● TASK TO CARRY OUT: Find the line that contains "Within this scene, does" and print it and every line after it, exactly, please.

● EXTRACTED INFORMATION:
START

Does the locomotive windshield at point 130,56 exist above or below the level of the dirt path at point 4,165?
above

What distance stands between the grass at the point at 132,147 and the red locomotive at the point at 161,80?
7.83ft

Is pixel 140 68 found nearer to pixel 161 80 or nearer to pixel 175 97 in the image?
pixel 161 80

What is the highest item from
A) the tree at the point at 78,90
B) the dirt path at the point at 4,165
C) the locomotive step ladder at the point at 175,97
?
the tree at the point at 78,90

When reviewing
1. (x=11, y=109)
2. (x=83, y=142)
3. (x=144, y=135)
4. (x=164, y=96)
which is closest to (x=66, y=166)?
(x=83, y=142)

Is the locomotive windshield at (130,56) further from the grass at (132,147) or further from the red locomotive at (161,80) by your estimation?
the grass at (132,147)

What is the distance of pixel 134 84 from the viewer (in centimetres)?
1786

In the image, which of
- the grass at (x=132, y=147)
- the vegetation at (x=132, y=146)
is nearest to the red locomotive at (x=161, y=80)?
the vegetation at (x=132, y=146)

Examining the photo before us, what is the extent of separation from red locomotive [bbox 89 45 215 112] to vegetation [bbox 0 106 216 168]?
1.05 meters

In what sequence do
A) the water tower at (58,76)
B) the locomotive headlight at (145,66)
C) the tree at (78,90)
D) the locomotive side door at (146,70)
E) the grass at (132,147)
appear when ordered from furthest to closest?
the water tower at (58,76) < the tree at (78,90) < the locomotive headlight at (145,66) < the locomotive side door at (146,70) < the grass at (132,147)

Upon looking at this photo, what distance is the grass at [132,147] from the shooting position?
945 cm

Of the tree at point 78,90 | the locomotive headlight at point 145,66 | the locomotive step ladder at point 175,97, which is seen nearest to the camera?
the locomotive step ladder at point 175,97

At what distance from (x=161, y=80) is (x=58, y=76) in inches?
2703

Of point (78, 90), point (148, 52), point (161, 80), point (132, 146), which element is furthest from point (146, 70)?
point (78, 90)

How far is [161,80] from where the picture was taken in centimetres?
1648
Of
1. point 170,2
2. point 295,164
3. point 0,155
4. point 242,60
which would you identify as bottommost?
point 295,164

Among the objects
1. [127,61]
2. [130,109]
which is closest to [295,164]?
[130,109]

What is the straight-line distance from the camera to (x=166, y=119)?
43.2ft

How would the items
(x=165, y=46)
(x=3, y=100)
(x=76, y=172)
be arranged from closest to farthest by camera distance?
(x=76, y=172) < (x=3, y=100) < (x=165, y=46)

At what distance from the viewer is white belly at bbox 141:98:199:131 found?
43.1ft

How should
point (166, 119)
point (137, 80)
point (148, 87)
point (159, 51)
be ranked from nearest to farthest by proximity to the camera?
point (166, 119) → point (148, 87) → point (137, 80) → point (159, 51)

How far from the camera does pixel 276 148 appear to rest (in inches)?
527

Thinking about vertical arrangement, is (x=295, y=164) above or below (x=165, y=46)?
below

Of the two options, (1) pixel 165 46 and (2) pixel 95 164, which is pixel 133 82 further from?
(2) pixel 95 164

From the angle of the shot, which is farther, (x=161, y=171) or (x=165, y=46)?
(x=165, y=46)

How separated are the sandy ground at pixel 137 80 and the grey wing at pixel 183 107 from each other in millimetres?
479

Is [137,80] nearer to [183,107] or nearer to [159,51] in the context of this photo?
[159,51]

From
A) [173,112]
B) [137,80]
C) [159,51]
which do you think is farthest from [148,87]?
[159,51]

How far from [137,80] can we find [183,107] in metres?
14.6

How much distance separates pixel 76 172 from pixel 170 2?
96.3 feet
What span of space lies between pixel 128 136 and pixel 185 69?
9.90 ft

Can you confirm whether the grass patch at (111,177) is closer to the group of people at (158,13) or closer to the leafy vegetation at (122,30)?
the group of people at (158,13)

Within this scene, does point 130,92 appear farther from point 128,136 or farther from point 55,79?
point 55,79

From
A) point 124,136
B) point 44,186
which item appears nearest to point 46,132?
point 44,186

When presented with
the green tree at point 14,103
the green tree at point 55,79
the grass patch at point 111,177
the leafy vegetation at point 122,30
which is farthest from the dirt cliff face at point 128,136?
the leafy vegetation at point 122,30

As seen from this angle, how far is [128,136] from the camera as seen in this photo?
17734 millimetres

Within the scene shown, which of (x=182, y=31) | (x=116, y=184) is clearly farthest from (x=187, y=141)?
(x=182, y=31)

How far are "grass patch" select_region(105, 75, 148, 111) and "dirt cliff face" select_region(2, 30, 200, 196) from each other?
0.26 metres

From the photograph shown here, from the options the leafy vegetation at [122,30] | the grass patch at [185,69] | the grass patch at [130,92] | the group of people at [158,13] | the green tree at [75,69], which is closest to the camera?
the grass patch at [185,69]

END

● TASK OUTPUT:
Within this scene, does point 130,92 appear farther from point 128,136 or farther from point 55,79?
point 55,79

From
A) point 124,136
B) point 44,186
which item appears nearest to point 46,132?
point 44,186

When presented with
the green tree at point 14,103
the green tree at point 55,79
the grass patch at point 111,177
the leafy vegetation at point 122,30
which is farthest from the dirt cliff face at point 128,136?
the leafy vegetation at point 122,30

As seen from this angle, how far is [128,136] from the camera as seen in this photo?
17734 millimetres

Within the scene shown, which of (x=182, y=31) | (x=116, y=184) is clearly farthest from (x=187, y=141)?
(x=182, y=31)

How far are "grass patch" select_region(105, 75, 148, 111) and "dirt cliff face" select_region(2, 30, 200, 196) from each other?
0.26 metres

From the photograph shown here, from the options the leafy vegetation at [122,30] | the grass patch at [185,69] | the grass patch at [130,92] | the group of people at [158,13] | the green tree at [75,69], which is closest to the camera?
the grass patch at [185,69]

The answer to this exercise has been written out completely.